“Dejen de publicar tanta maricada. No me importa saber lo que ocurre en sus vidas”, escribió Liam Yannis y luego pinchó el botón de publicación.
¿Qué pretendía con ese arranque de rabia, ese grito dirigido a ese espacio lleno de voces, pero a la vez vacío que es Internet? Evidenciar su molestia. Estaba harto de enterarse, minuto a minuto si fulanito, zutanita, Menganito o Perencejo estaban felices o tristes, hacia donde habían viajado, qué habían comido, de sus conteos regresivos de días para quien sabe qué (“morirse” solía pensar), cuáles eran sus últimos “logros”, o lo que se les ocurriera publicar.
Yannis sabía su acto se convertía en paradoja, pues el simple hecho de dejar constancia que no le interesaba saber en qué andaban sus pares evidenciaba que había visto alguna de sus publicaciones y que si no se había preocupado en alabarla, si lo había hecho para indignarse y despotricar.
El día anterior había leído una columna de opinión bien escrita pero venenosa que trataba el tema. “¡Sí, así, es!” Había pensado Yannis al leer el texto, pero en el fondo sabía que era un tema simplón, una salida fácil del autor, producto quizá de un plazo de entrega apremiante o simple pereza; un lugar común en el que muchos, igual que él, se atrincheraban para criticar al resto de la humanidad.

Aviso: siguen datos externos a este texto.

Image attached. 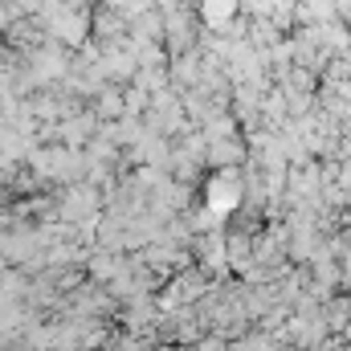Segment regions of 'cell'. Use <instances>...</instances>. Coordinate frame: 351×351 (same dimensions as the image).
Here are the masks:
<instances>
[{
	"label": "cell",
	"instance_id": "obj_1",
	"mask_svg": "<svg viewBox=\"0 0 351 351\" xmlns=\"http://www.w3.org/2000/svg\"><path fill=\"white\" fill-rule=\"evenodd\" d=\"M237 8H241V0H200V16L208 29H229Z\"/></svg>",
	"mask_w": 351,
	"mask_h": 351
}]
</instances>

Lo mejor sería escarbar los motivos de ese comportamiento, conocer las razones de ese afán de reconocimiento que llevamos encima y que aplica para lo que sea que hagamos, pero Yannis carece de conocimiento, o bien ganas para emprender esa tarea.
Su celular vibró y sonó. Una descarga de dopamina le noqueó la región del cerebro encargada de procesar la aceptación social. A María, Jacinto y a otras cinco personas, les agradaba su publicación.